• [Objetivo da tarefa]: Transcreva literalmente o trecho do texto sobre Vargas Llosa que vai de "Que Mario Vargas" até "chamam opinião pública.", incluindo estas últimas palavras.

Mas o «consolo» de Umberto Eco é hoje um mal de muitos. Não estamos para nos consolarmos quando os que defendem burrices e estupidezes são os que mandam na economia, nos media e nos governos.
Que Mario Vargas Llosa defenda a Repsol contra a estatização da YPF pelo Governo argentino não pode surpreender-nos, é um «consolo» ao modo de Umberto Eco. Muitos não percebem que as opiniões de Mario Vargas Llosa sobre qualquer tema diferente à literatura têm o mesmo nível de profundidade que as opiniões de qualquer pessoa sobre um tema qualquer. A única diferença é o alcance dessas opiniões e, portanto, a repercussão na plasticina que hoje chamam opinião pública.
Faz falta ler o artigo La guerra perdida para conhecer a opinião de Vargas Llosa? Não. As opiniões de Vargas Llosa (MVL) e do seu filho Álvaro, que qualificou de "idiotas" todos os esquerdistas latino-americanos, são conhecidas por todos.
Vargas Llosa ataca o seu pior pesadelo, Hugo Chávez, e responsabiliza-o pela passageira bebedeira de "patriotismo nacionalista" da presidenta argentina. Todos tópicos, de um Nobel de literatura sem dúvida, e falsos os factos com que assinala no seu artigo. O «assédio» a que se refere MVL é ao contrário. Durante anos, interesses privados arruinaram aos poucos rendíveis empresas públicas com a finalidade de as privatizar. O melhor exemplo temo-lo na estatal petroleira venezuelana Pdvsa, uma empresa modélica ao serviço do povo venezuelano.
Procurar os males da Argentina no peronismo e não na agressão exterior é ter uma visão muito reduzida e torta da realidade. A Argentina sofre, como todos os países exportadores de matérias primas, das proibições que os países desenvolvidos põem às suas exportações. Assim, durante o mal das vacas loucas, a Argentina não pôde exportar a sua carne à Europa, apesar de estar livre da mortal doença, porque os europeus alegavam que ainda existia a febre aftosa. Os exemplos são inumeráveis na América Latina toda.

• [Dados fornecidos]:

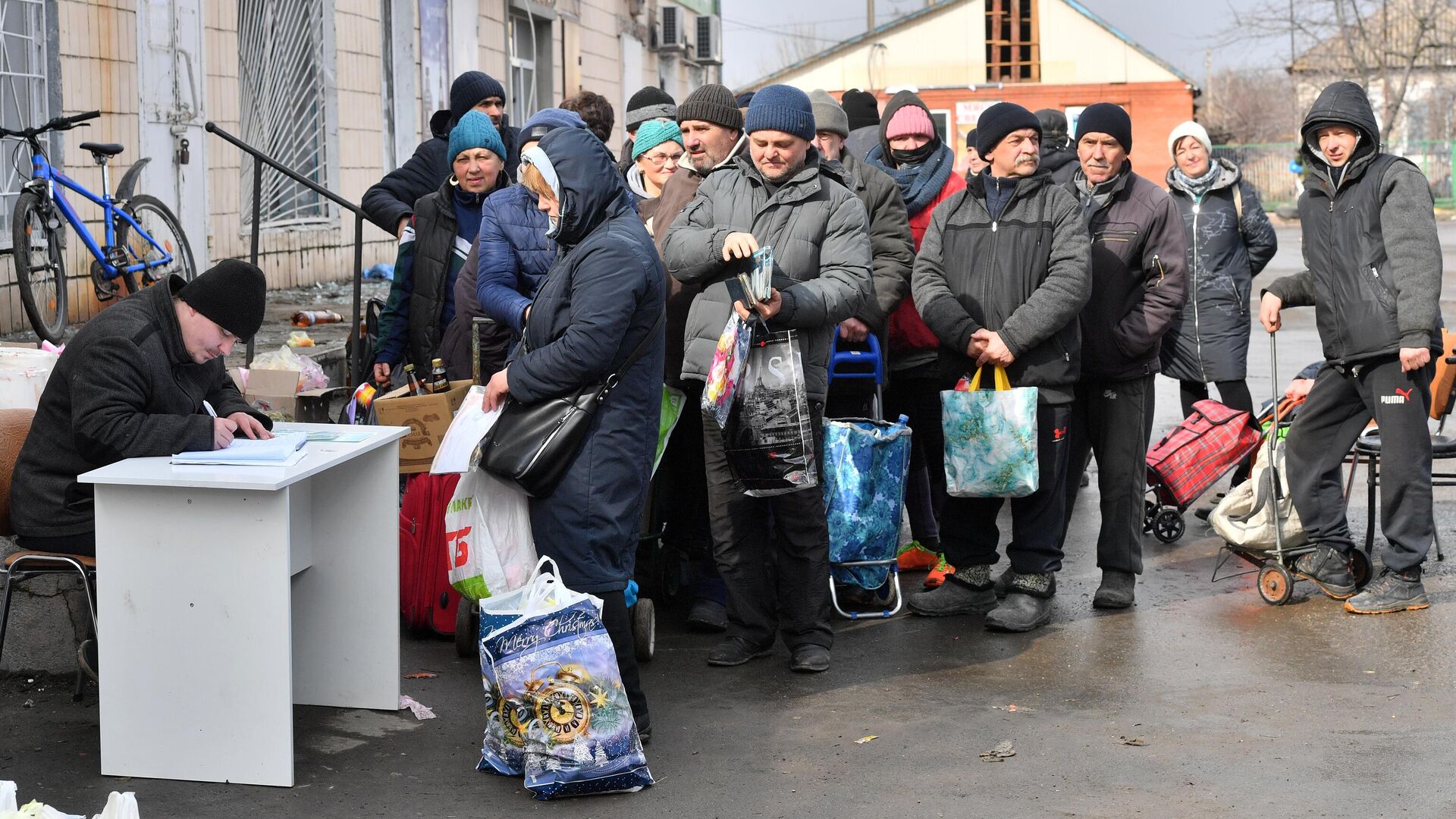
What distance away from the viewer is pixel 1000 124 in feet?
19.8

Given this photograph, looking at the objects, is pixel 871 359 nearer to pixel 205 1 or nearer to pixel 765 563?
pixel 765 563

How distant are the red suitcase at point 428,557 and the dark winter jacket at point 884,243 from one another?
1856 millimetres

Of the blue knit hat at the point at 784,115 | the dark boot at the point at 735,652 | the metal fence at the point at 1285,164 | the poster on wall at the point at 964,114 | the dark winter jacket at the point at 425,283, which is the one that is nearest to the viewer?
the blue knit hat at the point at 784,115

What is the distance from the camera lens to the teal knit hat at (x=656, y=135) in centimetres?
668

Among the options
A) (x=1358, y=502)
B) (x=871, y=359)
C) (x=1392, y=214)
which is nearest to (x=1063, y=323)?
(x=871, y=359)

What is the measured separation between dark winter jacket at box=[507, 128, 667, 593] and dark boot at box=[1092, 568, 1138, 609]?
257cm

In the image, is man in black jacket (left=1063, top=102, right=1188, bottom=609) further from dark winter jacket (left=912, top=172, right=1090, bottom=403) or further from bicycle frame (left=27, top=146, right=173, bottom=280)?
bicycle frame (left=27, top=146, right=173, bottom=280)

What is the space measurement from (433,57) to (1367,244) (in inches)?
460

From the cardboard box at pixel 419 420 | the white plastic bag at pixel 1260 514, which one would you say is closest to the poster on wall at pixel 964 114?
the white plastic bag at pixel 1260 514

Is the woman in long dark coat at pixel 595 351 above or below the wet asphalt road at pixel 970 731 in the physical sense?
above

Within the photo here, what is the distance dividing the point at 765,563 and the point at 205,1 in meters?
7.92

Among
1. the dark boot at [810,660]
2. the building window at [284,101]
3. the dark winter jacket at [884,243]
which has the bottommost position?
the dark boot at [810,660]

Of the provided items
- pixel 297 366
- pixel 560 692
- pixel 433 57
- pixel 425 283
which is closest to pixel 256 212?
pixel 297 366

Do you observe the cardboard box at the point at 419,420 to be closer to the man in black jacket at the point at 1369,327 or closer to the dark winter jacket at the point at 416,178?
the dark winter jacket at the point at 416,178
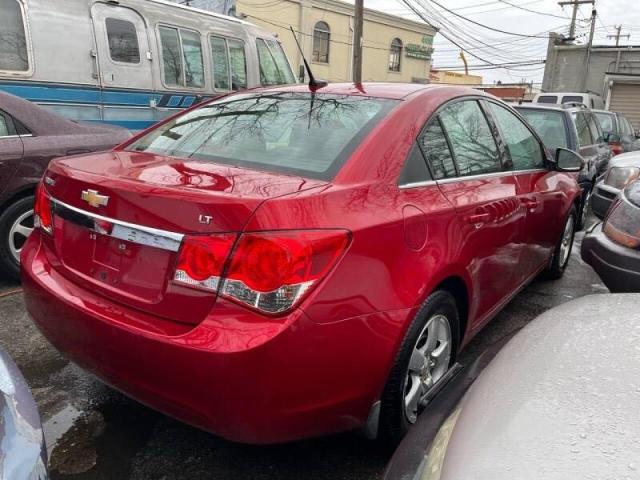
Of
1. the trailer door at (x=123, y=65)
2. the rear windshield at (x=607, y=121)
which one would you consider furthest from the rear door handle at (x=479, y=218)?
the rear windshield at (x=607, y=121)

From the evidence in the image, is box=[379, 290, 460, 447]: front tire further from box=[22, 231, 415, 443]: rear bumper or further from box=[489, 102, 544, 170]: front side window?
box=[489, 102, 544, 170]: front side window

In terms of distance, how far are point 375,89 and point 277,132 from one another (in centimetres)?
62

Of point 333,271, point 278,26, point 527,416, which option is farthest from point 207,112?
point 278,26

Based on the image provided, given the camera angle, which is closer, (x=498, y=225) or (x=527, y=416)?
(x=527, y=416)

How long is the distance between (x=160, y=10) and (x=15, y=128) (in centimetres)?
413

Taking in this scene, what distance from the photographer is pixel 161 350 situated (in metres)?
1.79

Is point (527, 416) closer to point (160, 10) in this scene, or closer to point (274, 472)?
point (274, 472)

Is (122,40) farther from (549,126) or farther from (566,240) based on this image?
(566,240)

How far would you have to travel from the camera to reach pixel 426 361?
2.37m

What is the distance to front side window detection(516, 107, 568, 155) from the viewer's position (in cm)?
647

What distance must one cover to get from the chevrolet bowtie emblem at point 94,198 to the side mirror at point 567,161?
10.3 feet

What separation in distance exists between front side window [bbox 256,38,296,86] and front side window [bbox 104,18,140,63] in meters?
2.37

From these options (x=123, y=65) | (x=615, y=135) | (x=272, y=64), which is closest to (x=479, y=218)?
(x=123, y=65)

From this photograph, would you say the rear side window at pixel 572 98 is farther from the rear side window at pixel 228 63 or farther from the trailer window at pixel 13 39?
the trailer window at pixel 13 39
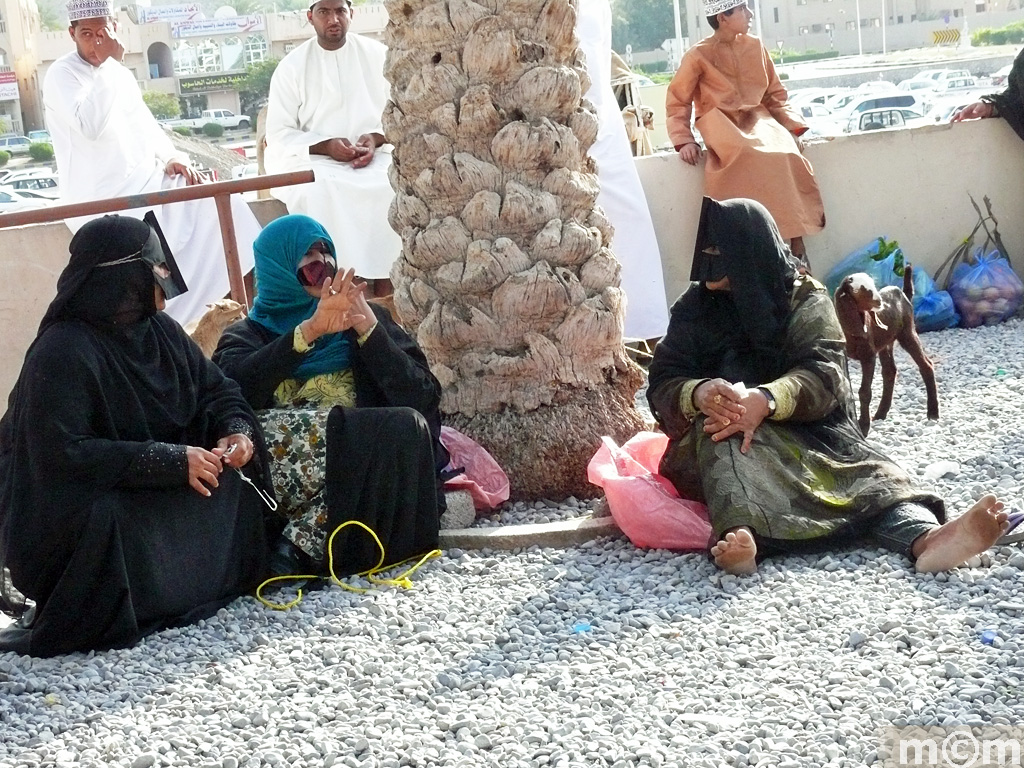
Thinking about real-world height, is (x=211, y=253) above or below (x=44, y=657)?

• [Resultado do exercício]:
Que Mario Vargas Llosa defenda a Repsol contra a estatização da YPF pelo Governo argentino não pode surpreender-nos, é um «consolo» ao modo de Umberto Eco. Muitos não percebem que as opiniões de Mario Vargas Llosa sobre qualquer tema diferente à literatura têm o mesmo nível de profundidade que as opiniões de qualquer pessoa sobre um tema qualquer. A única diferença é o alcance dessas opiniões e, portanto, a repercussão na plasticina que hoje chamam opinião pública.